Roger didn't really eat his breakfast that morning. He broke the egg yolks with his fork and traced idle designs of yellow over the rough surface of the toast.
"Do you not feel well this morning, Master Roger?" Norman asked, his voice calm and slightly soothing as usual.
"No, I'm just not hungry. It's not that the food is bad… you always cook well… I just don't think I can eat right now."
There were a couple moments of silence at the table as Roger continued drawing on the toast and Dorothy chewed her own softly.
"What day is it, Norman?"
"Why, I believe it is Sunday. Why, Master Roger?"
"No particular reason. Just like to keep up with the rest of the world, even if there are no such things as fairy tales."
With this, he left the table and went to his bedroom to change. Normally he ate breakfast in his warm, freshly pressed suit, but this morning he had been far too lazy to do much more than haul himself off the floor. In truth, he wasn't feeling too well, but this was no time at all to come down with some type of sickness. He laced up his shiny dress shoes and closed the door behind him.
He could have easily made the trip in half the time by driving the Griffon, but this morning the car seemed large and awkward, and out of place in the snow covered world. So instead he allowed the cold to embrace him, allowed his face and eyes to be stung by the wind and to let the powdery snow cling to his boots as he made his way to the inner part of town.
You could still see the single tree from far away. Trees were becoming a rarity in the world these days… there was less and less green and more and more grey. There seemed to be a sort of light coming from it… an odd, warm type of light that seemed to remind him of something people had lost.
No one really came outside these days, he observed, and he doubted it was solely because of the winter chill. There was something hanging from the roof of the dome that protected the city – the dome that kept them all "safe." Or, anyway, they people that they thought counted.
Roger found himself recalling the saxophone player and his blind girlfriend that he'd met not too long ago… in a course of events that seemed to lead up to…
To what?
They had both been very nice people, he remembered… but something had cast them aside and they had nothing. How could they have been so happy with what little they had?
He envied them and their happiness. Everything he could ever need was inside the stately mansion, he had a well-paying job and a decently respectable position in society… so why was he so discontent?
What had he lost?
What had humanity lost?
Corners and cobwebs of his odd dream haunted him as he crossed the deserted streets.
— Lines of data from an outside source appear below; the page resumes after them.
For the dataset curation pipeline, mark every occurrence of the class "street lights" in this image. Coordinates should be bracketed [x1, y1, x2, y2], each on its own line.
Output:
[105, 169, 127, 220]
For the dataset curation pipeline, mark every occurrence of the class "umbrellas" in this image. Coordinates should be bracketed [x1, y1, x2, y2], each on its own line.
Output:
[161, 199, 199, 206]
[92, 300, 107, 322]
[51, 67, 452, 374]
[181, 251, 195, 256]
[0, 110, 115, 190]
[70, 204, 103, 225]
He stopped occasionally to read the lipstick-smeared messages all over cars… houses… people who had been killed in the recent crime spree. Sometimes they more of vanished than died… but everyone, even Dastun, seemed to have given up finding the culprit. Things seemed unnaturally like a television with bad reception… the people who were actually out on such a cold day seemed to be speaking a foreign language as he made his way toward his destination.
What had humanity lost? There had certainly been something before… but…
Now, there were no dreams come true, no fairy-tale endings. There was only life and what you made of it. Or what it made of you.
He snow littered the streets, blowing and mixing with itself, coating the greyish slush that had been there before. Eventually it was gone, and the world was coated in an unbroken blanket that seemed to tuck it in, nurture it like a mother, and keep it safe. The snow stuck in the branches and the needles of the tree, frosting it like a candy in a shop.
…candy?
What's that?
Where do I know that from…?
The old building was almost unrecognizable underneath all the snow on the roof. It seemed to cover the holes in the tiles rather than fall through them, and he could see a warm glow coming through the window.
He opened the large, carved doors to join the people inside… only to find there were none.
I heard them, though!
…they were singing!
There was a lone, shadowed figure standing by the altar. It raised a delicate hand and made an annoyed gesture.
"I was wondering when you'd get here, Roger. You sure took long enough."